Jen didn't start out to build a startup. After a grueling experience with her first venture in pet health that ended in YC rejection and personal burnout, she deliberately left Silicon Valley in her mid-twenties, sold her possessions, and spent two months reconnecting with her parents in Toronto. But the entrepreneurial spark never really left. When she and her newly-moved-in husband faced the challenge of tracking expenses in multiple currencies across different countries, she built a spreadsheet to manage it. The turning point came when her sister-in-law mentioned, months later, that she was still using the budgeting template Jen had shared—and had converted her boyfriend to it too. That small validation was enough.

Building the First Version

With her husband about to move abroad, Jen had time and freedom. They settled in Fukuoka, Japan for four months in winter, the perfect setup for deep, uninterrupted work. She coded 8+ hours daily, even weekends, following a disciplined workflow: design in Sketch, then engineer, test, and launch each feature as a complete unit.

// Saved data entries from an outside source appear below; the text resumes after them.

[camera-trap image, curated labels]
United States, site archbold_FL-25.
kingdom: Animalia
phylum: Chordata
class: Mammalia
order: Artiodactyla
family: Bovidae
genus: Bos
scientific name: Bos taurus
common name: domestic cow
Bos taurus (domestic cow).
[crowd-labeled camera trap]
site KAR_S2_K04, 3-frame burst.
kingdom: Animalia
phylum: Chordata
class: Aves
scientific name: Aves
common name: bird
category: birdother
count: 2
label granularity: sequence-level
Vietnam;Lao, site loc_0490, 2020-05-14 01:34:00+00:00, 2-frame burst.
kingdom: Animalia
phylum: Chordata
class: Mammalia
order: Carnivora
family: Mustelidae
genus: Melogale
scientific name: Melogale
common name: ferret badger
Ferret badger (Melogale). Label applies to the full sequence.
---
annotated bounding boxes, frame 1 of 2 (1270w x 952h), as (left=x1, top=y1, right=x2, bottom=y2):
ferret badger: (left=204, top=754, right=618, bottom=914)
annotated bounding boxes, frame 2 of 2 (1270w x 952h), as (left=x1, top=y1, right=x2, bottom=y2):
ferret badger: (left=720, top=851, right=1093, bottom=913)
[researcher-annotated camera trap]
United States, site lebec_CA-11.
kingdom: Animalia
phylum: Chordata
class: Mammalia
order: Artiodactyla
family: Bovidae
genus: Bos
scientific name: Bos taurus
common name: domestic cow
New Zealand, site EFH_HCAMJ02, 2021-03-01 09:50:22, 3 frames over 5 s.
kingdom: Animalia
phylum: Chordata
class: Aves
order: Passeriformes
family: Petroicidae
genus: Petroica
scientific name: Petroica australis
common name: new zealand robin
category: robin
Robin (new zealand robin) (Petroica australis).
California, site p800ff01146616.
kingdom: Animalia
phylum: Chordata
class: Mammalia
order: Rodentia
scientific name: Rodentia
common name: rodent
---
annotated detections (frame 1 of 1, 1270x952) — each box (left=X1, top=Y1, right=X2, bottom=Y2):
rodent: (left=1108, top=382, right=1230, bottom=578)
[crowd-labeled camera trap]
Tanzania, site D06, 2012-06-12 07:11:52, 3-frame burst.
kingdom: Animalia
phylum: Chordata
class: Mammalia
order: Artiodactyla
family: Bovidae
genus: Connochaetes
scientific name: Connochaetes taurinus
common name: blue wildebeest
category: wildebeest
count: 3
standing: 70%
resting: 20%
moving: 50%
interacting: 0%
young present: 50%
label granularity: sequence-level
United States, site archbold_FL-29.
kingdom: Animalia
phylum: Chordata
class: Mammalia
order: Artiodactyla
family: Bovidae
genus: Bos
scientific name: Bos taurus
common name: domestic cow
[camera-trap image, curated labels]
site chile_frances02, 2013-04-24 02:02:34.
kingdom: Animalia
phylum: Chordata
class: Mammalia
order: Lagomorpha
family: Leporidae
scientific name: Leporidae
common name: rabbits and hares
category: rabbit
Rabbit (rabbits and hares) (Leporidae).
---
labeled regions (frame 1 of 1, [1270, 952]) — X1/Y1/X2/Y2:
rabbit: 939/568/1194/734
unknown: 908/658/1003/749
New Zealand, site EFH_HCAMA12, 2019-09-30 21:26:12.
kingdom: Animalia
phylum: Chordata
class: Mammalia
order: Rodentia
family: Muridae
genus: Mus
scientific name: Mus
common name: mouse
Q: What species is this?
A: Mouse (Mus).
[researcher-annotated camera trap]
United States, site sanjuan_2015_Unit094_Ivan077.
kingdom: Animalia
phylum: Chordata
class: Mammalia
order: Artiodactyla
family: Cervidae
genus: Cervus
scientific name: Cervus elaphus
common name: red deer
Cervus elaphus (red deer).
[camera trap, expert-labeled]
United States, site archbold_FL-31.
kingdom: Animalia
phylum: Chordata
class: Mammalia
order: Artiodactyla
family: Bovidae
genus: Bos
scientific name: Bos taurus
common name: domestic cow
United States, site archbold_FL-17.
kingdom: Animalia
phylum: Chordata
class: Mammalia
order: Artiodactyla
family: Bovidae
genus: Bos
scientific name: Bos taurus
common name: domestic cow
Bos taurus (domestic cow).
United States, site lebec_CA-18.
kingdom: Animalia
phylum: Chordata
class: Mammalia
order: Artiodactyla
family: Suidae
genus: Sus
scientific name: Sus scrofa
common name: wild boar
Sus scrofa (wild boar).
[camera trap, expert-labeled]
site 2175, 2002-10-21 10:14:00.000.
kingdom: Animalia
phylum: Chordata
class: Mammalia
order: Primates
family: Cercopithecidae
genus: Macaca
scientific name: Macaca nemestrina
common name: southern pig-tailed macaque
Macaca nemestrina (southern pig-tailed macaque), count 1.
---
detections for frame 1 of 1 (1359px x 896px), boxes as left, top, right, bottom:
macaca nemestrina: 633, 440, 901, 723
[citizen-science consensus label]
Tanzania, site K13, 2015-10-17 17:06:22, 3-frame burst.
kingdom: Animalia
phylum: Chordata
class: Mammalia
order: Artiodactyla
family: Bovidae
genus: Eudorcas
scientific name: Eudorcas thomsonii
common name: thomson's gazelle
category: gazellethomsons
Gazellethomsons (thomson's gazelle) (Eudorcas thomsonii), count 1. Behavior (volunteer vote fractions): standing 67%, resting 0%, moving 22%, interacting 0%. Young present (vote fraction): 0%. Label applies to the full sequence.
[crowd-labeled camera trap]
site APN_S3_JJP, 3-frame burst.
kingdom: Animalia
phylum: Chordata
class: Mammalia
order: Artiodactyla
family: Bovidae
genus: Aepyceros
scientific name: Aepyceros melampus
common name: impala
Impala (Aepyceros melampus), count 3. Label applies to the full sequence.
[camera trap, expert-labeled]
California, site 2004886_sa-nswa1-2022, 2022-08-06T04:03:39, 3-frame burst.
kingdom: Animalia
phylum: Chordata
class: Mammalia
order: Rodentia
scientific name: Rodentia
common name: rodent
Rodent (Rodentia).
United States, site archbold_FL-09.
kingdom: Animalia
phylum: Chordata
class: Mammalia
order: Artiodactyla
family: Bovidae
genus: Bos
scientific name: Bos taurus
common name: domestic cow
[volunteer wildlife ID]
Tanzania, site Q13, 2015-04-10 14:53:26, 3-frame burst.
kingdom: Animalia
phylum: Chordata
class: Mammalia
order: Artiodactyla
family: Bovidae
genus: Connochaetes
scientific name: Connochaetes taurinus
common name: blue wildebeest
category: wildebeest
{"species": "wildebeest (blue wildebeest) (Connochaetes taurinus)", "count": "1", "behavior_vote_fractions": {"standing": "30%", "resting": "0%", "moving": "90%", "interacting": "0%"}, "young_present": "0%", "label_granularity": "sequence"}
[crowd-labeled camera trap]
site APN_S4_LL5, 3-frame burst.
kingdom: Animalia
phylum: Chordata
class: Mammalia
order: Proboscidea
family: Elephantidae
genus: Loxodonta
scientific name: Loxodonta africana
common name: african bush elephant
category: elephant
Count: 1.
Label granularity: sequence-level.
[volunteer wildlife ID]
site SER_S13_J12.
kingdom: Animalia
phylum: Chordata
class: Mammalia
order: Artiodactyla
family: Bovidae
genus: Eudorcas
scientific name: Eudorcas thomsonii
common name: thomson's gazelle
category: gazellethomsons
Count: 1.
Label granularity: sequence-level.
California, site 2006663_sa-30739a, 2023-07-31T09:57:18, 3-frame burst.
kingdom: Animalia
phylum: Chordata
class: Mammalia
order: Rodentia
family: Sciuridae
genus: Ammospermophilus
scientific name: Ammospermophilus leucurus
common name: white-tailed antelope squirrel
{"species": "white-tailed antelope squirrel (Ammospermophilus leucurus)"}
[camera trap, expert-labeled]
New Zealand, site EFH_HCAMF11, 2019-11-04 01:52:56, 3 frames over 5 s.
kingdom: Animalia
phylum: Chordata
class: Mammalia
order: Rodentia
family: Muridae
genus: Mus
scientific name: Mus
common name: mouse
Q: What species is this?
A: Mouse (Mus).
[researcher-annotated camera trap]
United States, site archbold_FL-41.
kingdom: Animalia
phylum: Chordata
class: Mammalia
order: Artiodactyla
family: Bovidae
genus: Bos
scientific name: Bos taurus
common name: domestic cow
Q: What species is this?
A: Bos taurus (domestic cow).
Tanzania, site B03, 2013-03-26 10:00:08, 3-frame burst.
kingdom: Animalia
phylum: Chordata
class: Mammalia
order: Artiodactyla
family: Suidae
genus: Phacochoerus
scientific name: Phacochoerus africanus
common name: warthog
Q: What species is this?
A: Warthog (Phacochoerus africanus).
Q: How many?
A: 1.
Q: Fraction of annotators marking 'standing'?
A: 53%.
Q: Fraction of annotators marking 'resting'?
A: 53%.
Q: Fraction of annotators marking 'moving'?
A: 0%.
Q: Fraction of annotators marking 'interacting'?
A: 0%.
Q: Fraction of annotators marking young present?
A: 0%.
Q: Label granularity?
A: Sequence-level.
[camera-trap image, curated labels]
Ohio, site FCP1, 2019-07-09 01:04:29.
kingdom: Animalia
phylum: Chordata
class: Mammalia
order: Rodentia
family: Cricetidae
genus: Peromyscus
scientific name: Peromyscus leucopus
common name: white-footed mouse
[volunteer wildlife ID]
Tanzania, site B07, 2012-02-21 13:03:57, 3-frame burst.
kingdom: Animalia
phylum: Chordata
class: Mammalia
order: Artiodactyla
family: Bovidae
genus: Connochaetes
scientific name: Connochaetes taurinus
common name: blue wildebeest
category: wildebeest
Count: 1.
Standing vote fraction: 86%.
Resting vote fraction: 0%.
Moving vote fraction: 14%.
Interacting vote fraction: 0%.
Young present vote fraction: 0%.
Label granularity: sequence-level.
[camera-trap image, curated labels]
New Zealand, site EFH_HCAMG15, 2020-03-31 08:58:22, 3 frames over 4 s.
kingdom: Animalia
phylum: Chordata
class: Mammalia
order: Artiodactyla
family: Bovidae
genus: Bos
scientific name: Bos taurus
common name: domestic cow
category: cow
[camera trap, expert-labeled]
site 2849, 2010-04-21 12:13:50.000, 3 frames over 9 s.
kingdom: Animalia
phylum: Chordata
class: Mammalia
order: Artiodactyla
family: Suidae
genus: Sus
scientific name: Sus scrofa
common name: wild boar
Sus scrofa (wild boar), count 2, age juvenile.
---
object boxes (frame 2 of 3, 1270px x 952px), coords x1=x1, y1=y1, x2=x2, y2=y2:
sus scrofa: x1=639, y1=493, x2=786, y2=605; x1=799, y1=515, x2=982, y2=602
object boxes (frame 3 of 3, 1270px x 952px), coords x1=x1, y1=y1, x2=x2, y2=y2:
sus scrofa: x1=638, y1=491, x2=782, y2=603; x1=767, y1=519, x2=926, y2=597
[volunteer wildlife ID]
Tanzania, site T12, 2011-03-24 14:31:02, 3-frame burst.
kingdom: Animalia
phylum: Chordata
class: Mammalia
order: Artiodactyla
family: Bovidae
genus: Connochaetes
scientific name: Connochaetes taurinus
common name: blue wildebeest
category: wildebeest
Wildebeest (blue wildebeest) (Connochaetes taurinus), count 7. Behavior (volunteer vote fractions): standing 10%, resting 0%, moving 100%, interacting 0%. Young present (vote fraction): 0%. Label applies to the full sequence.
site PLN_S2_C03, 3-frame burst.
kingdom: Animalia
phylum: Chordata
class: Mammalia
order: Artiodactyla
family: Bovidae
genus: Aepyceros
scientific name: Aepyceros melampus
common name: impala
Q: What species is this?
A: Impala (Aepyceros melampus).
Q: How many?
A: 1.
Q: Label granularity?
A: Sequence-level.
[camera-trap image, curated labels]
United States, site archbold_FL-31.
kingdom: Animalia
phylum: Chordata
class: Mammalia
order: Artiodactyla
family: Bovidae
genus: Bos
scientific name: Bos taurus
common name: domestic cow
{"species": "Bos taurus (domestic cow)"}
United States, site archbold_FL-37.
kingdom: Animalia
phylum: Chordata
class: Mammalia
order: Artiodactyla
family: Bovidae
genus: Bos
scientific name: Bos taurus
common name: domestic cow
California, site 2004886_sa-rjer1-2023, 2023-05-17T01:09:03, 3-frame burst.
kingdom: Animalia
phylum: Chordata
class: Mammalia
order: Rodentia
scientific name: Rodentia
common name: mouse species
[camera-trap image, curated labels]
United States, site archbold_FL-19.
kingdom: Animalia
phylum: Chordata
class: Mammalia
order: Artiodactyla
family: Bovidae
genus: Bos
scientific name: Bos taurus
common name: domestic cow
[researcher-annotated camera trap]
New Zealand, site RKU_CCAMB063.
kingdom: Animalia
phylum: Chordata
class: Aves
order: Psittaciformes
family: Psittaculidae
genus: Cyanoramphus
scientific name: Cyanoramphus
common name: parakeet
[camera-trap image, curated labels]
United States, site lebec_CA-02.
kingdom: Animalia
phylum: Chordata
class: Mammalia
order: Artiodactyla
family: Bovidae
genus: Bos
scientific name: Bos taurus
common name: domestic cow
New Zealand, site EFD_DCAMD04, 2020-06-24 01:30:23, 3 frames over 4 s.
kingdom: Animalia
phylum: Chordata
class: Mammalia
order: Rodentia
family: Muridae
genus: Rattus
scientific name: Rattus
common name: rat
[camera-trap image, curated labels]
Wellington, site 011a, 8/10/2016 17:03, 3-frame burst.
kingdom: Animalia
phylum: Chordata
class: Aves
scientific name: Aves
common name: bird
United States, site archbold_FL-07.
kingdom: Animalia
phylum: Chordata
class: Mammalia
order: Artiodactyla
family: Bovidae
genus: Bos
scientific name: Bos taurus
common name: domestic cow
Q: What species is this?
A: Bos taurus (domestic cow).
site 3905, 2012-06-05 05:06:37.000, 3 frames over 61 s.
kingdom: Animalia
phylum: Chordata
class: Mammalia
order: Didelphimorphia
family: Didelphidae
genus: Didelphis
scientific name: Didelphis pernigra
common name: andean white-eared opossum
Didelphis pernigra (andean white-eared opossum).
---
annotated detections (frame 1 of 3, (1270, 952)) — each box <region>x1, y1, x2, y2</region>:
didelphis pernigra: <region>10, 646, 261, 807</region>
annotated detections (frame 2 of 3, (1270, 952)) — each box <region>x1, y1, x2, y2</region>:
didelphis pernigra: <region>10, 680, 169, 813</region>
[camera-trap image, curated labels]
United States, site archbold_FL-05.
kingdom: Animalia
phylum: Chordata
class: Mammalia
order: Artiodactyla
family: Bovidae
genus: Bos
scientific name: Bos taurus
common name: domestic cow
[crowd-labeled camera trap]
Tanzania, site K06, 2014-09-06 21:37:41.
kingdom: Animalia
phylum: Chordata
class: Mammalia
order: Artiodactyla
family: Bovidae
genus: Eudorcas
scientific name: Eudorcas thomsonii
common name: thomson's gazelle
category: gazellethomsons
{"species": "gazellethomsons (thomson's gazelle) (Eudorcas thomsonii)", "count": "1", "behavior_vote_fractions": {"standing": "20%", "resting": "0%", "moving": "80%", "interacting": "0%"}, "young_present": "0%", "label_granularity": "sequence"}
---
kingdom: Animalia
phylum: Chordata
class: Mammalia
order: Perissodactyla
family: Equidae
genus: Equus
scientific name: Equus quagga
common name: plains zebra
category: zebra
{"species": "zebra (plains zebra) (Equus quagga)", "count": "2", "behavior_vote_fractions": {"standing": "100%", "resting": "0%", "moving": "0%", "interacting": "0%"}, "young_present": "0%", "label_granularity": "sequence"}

Two months of pure coding yielded a functional MVP. By the time she opened the app to a public beta a few months later, she had a genuinely polished product that felt modern compared to decade-old competitors Mint and YNAB. She'd spent roughly 1.5 years perfecting the original spreadsheet before the 8-month coding sprint.

Finding the First Customers

Jen's first users were predictably friends and family—people she already knew. But real validation came when strangers started discovering the product. A chance meeting at an Indie Hackers Toronto meetup with an SEO expert opened her eyes to organic growth. She dove into blog posts about keywords and backlinks. The online indie hacker community rallied around her, offering unsolicited marketing advice. What surprised her most: 40% of her early users came from Mint, not the digital nomads she'd originally targeted. Frustrated Mint customers were actively looking for an alternative.

What Worked (and What Didn't)

Multi-currency support was the right wedge, but it turned out not to be the primary draw. Instead, Lunch Money's simplicity—presenting information pragmatically without forcing a rigid budgeting philosophy like YNAB or cluttering with ads like Mint—resonated. Jen learned that the personal finance space, despite existing players, isn't saturated because everyone budgets differently. Her zero-employee approach, which seemed like a massive vulnerability, became an asset: she could iterate fast, stay close to user feedback, and maintain control over product direction. The main challenge was managing her own burnout. She discovered she works best in intense 3-4 day sprints followed by 1-2 days of recovery, rather than balanced daily schedules.

Where They Are Now

At roughly $800/month MRR ($9,600 annualized), Lunch Money is modest but sustainable for a solo operation. Jen is deliberately keeping it that way. She has no ambitions to scale to millions of users—that would be "a headache." Instead, she wants a few thousand deeply satisfied customers and the freedom to work from home, eventually raising children while the product works on its own. She's resisted hiring, instead building a diverse support network of founders and marketers who help her identify blind spots. As her user base grows, she remains cautiously optimistic about staying a solo founder, though she acknowledges the uncertainty ahead.